**WORK ITEM**
Your task is to copy the data exactly while leaving out every picture.

- Opening Delimiter -

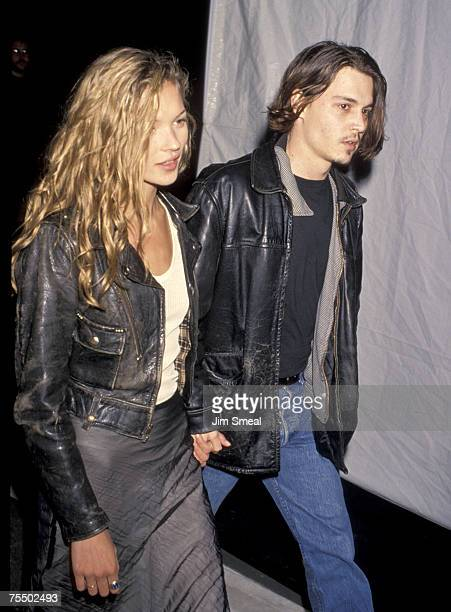 Kate Moss and Johnny Depp at the Smashbox Studios in Culver City California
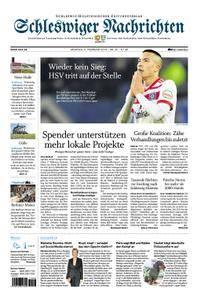 Schleswiger Nachrichten - 05. Februar 2018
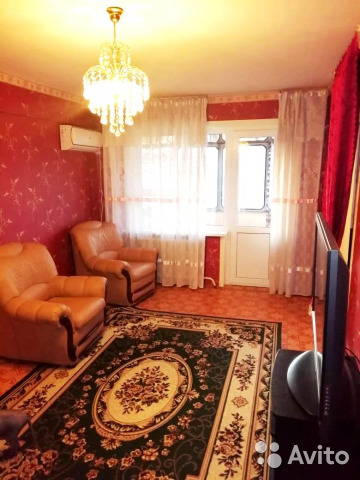 Продается трехкомнатная квартира за 3 190 000 рублей. ул 2 Пятилетка.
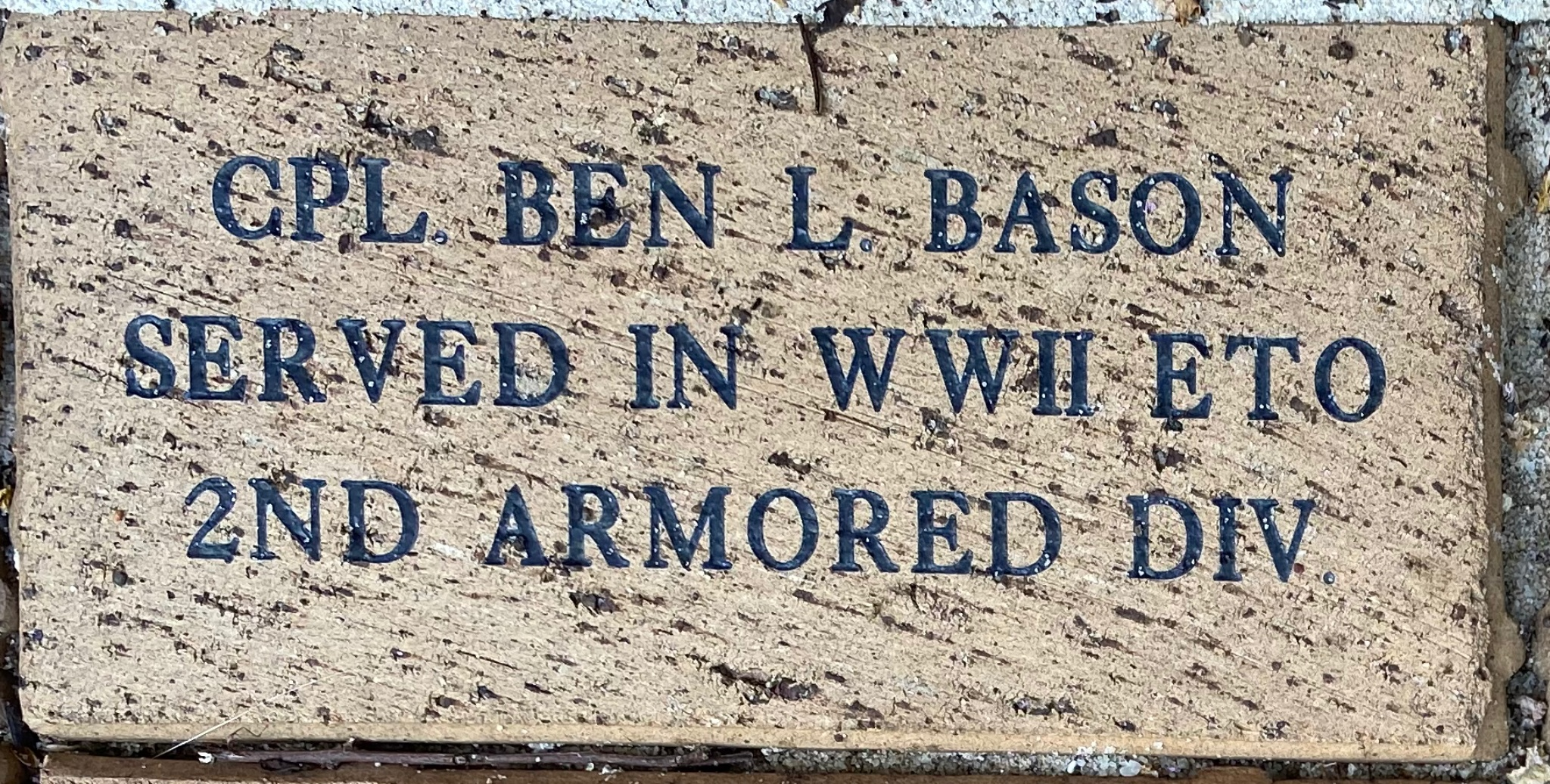 CPL BEN L. BASON SERVED IN WWII ETO 2ND ARMORED DIV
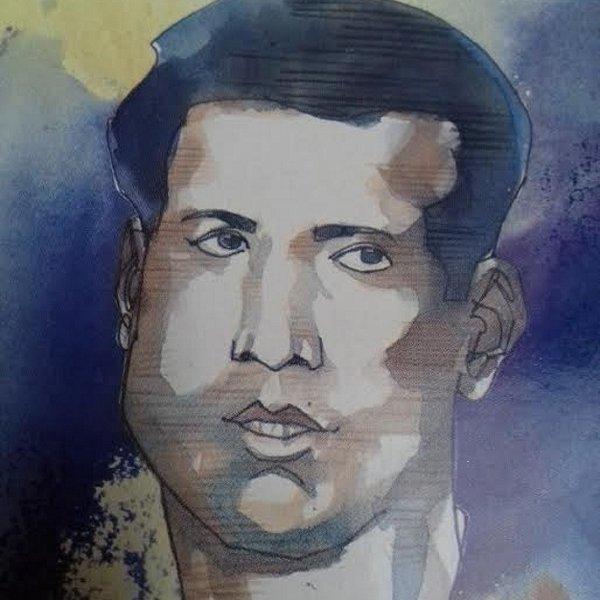 'கூண்டுக்கிளி' வசனகர்த்தா விந்தன்..! கதை சொல்லிகளின் கதை - பாகம் 21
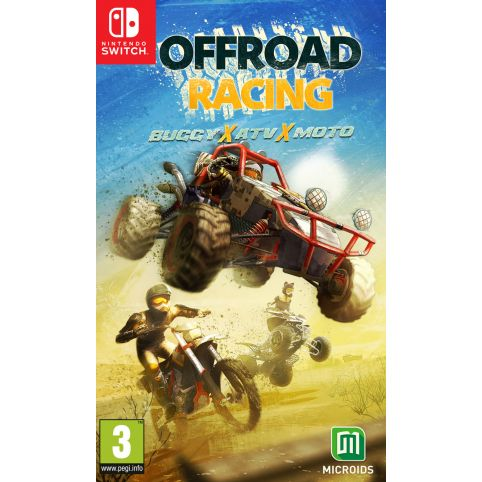Off Road Racing (Switch)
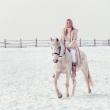 Фотосессия Ольги с лошадьми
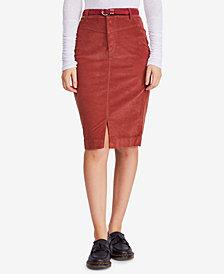 Free People Corduroy Pencil Skirt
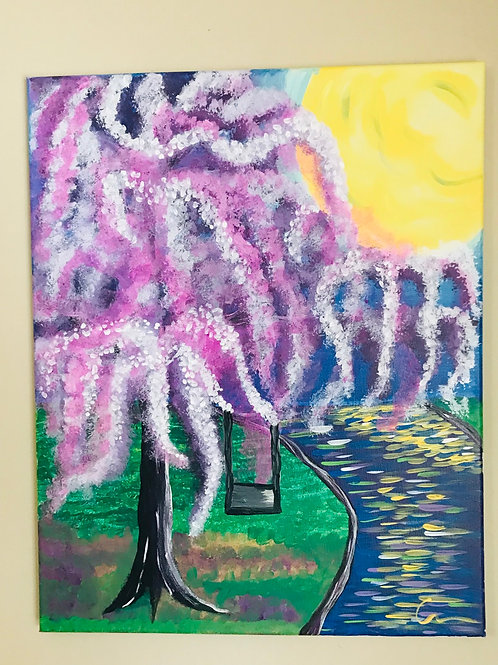 Willow landscape canvas painting 16x20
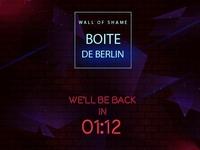 Boite de Berlin Countdown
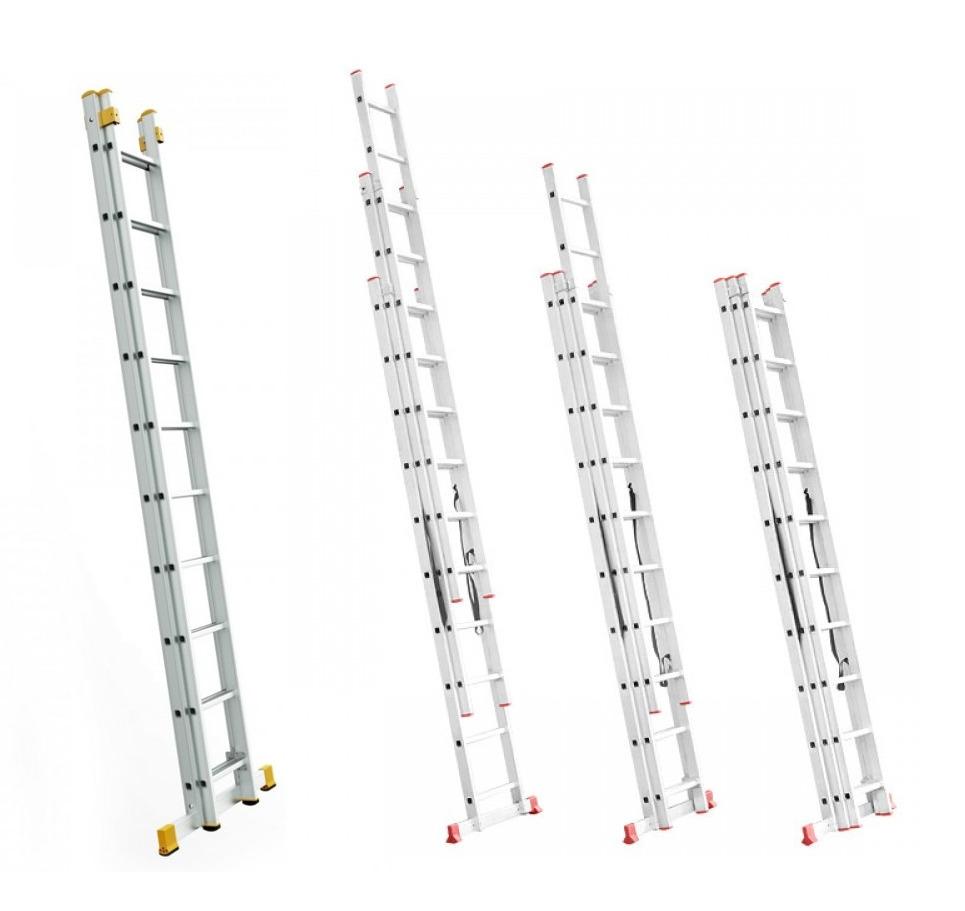 Лестницы двух и трехсекционные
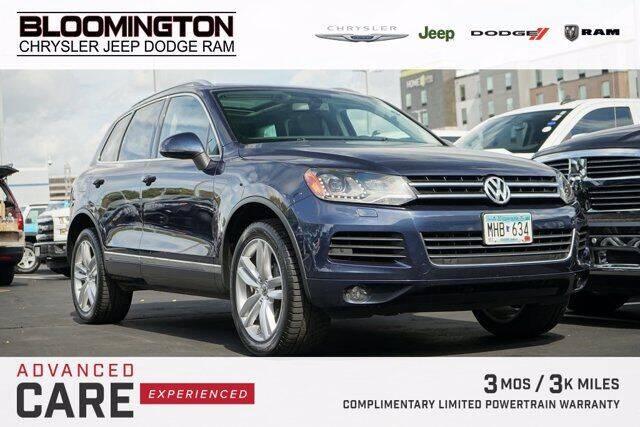 2012 Volkswagen Touareg for sale in Minneapolis, MN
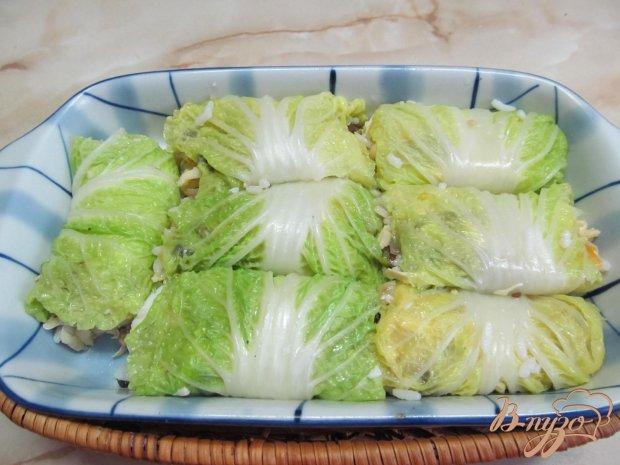 пекинская капуста рецепты фото приготовления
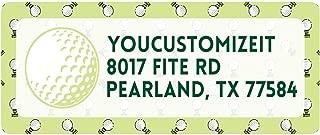Golf Return Address Labels (Personalized)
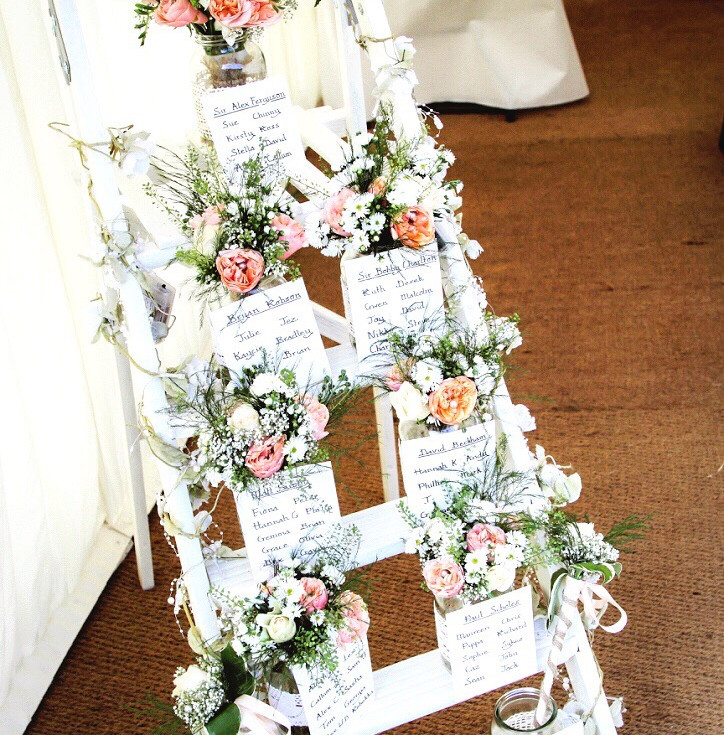 beautiful flowers detailing table seating plan by buds to bouquets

- Closing Delimiter -

**TASK OUTPUT**
 Kate Moss and Johnny Depp at the Smashbox Studios in Culver City California
 Schleswiger Nachrichten - 05. Februar 2018
 Продается трехкомнатная квартира за 3 190 000 рублей. ул 2 Пятилетка.
 CPL BEN L. BASON SERVED IN WWII ETO 2ND ARMORED DIV
 'கூண்டுக்கிளி' வசனகர்த்தா விந்தன்..! கதை சொல்லிகளின் கதை - பாகம் 21
Off Road Racing (Switch)
 Фотосессия Ольги с лошадьми
 Free People Corduroy Pencil Skirt
 Willow landscape canvas painting 16x20
 Boite de Berlin Countdown
 Лестницы двух и трехсекционные
 2012 Volkswagen Touareg for sale in Minneapolis, MN
 пекинская капуста рецепты фото приготовления
Golf Return Address Labels (Personalized)
 beautiful flowers detailing table seating plan by buds to bouquets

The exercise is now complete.